**Supplied data:**
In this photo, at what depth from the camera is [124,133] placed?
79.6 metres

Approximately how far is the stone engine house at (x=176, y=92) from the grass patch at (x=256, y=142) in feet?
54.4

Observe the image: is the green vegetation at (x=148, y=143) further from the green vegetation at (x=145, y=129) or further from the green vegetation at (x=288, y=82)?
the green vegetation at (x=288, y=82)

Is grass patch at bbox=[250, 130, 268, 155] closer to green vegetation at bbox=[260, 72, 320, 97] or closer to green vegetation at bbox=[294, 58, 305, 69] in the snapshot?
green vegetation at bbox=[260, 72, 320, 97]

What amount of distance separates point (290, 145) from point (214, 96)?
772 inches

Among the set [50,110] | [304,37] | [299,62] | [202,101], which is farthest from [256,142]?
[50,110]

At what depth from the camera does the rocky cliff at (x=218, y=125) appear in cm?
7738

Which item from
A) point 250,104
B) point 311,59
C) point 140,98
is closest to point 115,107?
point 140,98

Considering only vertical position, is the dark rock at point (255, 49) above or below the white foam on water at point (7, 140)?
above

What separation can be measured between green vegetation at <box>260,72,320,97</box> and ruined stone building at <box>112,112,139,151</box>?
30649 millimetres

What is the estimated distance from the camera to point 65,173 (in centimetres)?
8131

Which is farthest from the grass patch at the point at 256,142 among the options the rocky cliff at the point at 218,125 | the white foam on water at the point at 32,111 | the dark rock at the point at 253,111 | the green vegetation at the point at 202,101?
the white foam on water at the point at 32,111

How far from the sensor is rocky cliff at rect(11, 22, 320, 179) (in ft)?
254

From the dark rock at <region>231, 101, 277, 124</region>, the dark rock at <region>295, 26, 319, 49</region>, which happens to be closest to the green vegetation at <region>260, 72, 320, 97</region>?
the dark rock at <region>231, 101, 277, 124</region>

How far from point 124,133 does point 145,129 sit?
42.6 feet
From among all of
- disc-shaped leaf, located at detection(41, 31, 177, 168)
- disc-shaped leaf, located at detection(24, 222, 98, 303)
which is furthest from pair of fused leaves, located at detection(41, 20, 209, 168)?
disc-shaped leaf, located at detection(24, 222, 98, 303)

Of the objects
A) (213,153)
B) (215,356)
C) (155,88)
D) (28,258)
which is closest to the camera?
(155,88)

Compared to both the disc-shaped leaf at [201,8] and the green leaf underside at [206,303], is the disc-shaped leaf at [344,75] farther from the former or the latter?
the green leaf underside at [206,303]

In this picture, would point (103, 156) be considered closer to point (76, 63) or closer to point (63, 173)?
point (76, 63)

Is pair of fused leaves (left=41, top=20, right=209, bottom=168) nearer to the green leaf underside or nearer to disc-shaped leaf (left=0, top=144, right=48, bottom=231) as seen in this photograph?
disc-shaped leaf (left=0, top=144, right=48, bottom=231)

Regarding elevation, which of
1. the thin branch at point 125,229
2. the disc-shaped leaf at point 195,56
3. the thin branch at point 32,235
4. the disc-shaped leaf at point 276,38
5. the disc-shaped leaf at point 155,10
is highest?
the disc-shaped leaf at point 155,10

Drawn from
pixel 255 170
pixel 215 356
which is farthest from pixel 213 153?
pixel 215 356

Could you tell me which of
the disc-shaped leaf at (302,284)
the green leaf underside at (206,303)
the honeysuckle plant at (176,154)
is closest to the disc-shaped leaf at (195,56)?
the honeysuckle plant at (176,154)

**What you should do:** Locate the line that contains "Of the objects". Repeat it and every line after it, up to and including the final line, exactly.

**Task response:**
Of the objects
A) (213,153)
B) (215,356)
C) (155,88)
D) (28,258)
which is closest to the camera?
(155,88)

Compared to both the disc-shaped leaf at [201,8] and the green leaf underside at [206,303], is the disc-shaped leaf at [344,75] farther from the former or the latter?
the green leaf underside at [206,303]

In this picture, would point (103, 156) be considered closer to point (76, 63) or closer to point (63, 173)?
point (76, 63)

Is pair of fused leaves (left=41, top=20, right=209, bottom=168) nearer to the green leaf underside or nearer to disc-shaped leaf (left=0, top=144, right=48, bottom=231) as seen in this photograph?
disc-shaped leaf (left=0, top=144, right=48, bottom=231)

Regarding elevation, which of
1. the thin branch at point 125,229
2. the disc-shaped leaf at point 195,56
3. the thin branch at point 32,235
4. the disc-shaped leaf at point 276,38
5. the disc-shaped leaf at point 155,10
is highest?
the disc-shaped leaf at point 155,10

Drawn from
pixel 255 170
pixel 215 356
which is farthest from pixel 213 153?
pixel 215 356

Could you tell me which of
the disc-shaped leaf at (302,284)
the green leaf underside at (206,303)
the honeysuckle plant at (176,154)
is closest to the disc-shaped leaf at (195,56)?
the honeysuckle plant at (176,154)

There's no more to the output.